Source text ->

··········

A GROUNDBREAKING report has revealed that the University of Glasgow received financial support that would be worth up to nearly £200 million today from slave-trade profits.
The year-long investigation into bequests and gifts made in the 18th and 19th centuries means that the university has become the first in the UK to investigate the full impact of donations from slavery-related wealth.
It has now embarked on a programme of “reparative justice” as a result of its research.
This includes the creation of a centre for the study of slavery and a memorial or tribute at the university in the name of the enslaved.
In addition, the university is also working with the University of the West Indies (UWI) and hopes to sign a memorandum of understanding to strengthen academic collaboration between the two institutions.
It has also made a commitment to strive to increase the racial diversity of students and staff, and to reduce the degree attainment gap, in line with its equality and diversity policy.
This will include awarding scholarships to black, Asian and minority ethnic (BAME) students of Afro-Caribbean descent to help address their under-representation at the University of Glasgow.
The study acknowledges that while the university played a leading role in the abolitionist movement, it also received significant financial support from people whose wealth, at least in part, derived from slavery in the 18th and 19th centuries.
Co-authored by Professor Simon Newman and Dr Stephen Mullen, both from the University of Glasgow, the report estimates the present-day value of all monies given to the university which might have been fully or partly derived from slavery to be in the order of tens of millions of pounds, depending on the indexation formula.
“The university deeply regrets this association with historical slavery which clashes with our proud history of support for the abolition of both the slave trade and slavery itself,” said Professor Sir Anton Muscatelli, principal and vice-chancellor of the University of Glasgow.
“The University of Glasgow has a proud record of anti-slavery activity including petitioning Parliament to abolish slavery and awarding an honorary degree to the emancipationist William Wilberforce.
“Glasgow also educated James McCune Smith, a formerly enslaved New Yorker who became the first-ever African American to receive a medical degree.
“This report has been an important undertaking and commitment to find out if the university benefited from slavery in the past. Although the university never owned enslaved people or traded in the goods they produced, it is now clear we received significant financial support from people whose wealth came from slavery.”
Muscatelli added: “Looking to the future, the university has set out a programme of reparative justice through which we will seek to acknowledge this aspect of the university’s past, enhance awareness and understanding of historical slavery, and forge positive partnerships with new partners including the University of the West Indies.”
Newman said the university had made history in the UK by acknowledging that alongside its “proud” history of abolitionism is “an equally significant history of financially benefiting from racial slavery”.
“In doing this, Glasgow follows in the footsteps of leading American universities which have confronted the role of slavery in their histories,” he said.
“The University of Glasgow is an institution that grew in a city tied to the trade in tobacco, sugar and cotton, all of which were initially produced by enslaved Africans.
“Launching an in-depth investigation to look at how the university might have benefited from the profits of racial slavery was, in my opinion, a brave decision.
“But it is a decision rooted in the core values of an educational institution dedicated to the pursuit of truth and social justice.”
The report was welcomed by Professor Sir Hilary Beckles, the vice-chancellor of the University of the West Indies, an external adviser to the report along with Professor Sir Geoff Palmer, a leading civil rights and equality campaigner.
Graham Campbell, a Glasgow City Council councillor and an activist for African-Caribbean issues in Scotland, also welcomed the report.
“The approach adopted by the University of Glasgow is commendable and is endorsed by the UWI as an excellent place to begin,” said Beckles. “Both universities are committed to excellent and ethical research, teaching and public service.
“I celebrate colleagues in Glasgow for taking these first steps and keenly anticipate working through next steps.”

··········

Data drawn from a collection
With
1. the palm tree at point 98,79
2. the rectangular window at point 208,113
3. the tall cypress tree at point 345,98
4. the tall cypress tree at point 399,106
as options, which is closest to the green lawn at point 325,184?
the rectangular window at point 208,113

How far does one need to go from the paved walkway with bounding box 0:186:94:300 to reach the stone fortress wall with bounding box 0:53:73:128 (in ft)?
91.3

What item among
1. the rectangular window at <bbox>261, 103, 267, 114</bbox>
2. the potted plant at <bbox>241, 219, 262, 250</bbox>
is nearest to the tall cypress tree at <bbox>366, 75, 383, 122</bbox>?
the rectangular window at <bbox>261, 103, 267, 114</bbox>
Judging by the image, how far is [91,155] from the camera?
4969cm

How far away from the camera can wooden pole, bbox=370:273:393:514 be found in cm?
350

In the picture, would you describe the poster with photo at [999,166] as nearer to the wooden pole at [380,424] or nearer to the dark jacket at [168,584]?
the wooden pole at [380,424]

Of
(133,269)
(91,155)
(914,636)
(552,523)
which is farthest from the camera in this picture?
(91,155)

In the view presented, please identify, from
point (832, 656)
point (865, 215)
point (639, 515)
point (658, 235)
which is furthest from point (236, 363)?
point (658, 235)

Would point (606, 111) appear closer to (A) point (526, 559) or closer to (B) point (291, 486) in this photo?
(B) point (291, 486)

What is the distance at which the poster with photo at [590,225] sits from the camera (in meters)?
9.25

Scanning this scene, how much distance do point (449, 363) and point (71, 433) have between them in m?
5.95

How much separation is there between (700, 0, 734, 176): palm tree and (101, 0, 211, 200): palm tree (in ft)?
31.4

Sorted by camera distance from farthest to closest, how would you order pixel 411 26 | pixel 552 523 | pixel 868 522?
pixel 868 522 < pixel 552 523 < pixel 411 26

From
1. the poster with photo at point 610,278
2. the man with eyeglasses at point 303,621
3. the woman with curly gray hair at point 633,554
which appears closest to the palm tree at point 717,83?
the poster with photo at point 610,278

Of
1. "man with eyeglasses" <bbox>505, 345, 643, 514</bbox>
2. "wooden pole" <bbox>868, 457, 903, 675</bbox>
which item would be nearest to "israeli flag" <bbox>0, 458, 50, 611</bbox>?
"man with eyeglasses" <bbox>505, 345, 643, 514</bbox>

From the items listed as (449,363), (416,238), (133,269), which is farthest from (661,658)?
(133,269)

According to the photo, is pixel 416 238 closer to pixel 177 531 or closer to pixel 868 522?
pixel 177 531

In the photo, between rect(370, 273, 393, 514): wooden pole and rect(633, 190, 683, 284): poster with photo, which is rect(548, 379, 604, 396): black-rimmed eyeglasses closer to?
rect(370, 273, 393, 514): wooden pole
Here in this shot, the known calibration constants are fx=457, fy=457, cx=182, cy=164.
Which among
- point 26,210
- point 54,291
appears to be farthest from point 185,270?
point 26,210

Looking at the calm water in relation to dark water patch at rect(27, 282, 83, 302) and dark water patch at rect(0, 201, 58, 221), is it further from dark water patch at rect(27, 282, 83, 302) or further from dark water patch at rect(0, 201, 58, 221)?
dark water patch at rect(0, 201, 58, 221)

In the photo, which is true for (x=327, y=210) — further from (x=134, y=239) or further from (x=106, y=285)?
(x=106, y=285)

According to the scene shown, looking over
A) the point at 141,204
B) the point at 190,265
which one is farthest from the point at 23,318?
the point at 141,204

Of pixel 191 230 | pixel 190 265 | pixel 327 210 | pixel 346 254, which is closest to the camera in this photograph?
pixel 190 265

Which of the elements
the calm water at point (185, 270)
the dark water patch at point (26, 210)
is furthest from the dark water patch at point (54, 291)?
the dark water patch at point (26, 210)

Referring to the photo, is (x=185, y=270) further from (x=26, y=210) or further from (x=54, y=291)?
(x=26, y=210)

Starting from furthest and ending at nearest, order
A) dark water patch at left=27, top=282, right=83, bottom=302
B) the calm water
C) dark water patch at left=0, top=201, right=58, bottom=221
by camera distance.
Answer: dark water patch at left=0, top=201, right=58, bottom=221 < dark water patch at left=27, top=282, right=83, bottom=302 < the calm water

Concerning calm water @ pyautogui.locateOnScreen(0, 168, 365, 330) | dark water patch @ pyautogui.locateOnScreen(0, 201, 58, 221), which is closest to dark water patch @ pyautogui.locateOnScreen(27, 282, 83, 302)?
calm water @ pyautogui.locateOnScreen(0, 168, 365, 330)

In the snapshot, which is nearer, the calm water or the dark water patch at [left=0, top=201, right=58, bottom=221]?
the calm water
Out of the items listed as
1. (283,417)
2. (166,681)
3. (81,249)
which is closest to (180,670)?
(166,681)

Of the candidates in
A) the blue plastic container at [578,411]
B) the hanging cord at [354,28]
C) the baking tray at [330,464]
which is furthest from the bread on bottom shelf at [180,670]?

··········

Exercise brief -> Revise the article on the University of Glasgow from "The year-long investigation" to "and diversity policy.", replacing "memorandum of understanding" with "formal agreement". The lines are not needed for any of the work here.

Response ->
The year-long investigation into bequests and gifts made in the 18th and 19th centuries means that the university has become the first in the UK to investigate the full impact of donations from slavery-related wealth.
It has now embarked on a programme of “reparative justice” as a result of its research.
This includes the creation of a centre for the study of slavery and a memorial or tribute at the university in the name of the enslaved.
In addition, the university is also working with the University of the West Indies (UWI) and hopes to sign a formal agreement to strengthen academic collaboration between the two institutions.
It has also made a commitment to strive to increase the racial diversity of students and staff, and to reduce the degree attainment gap, in line with its equality and diversity policy.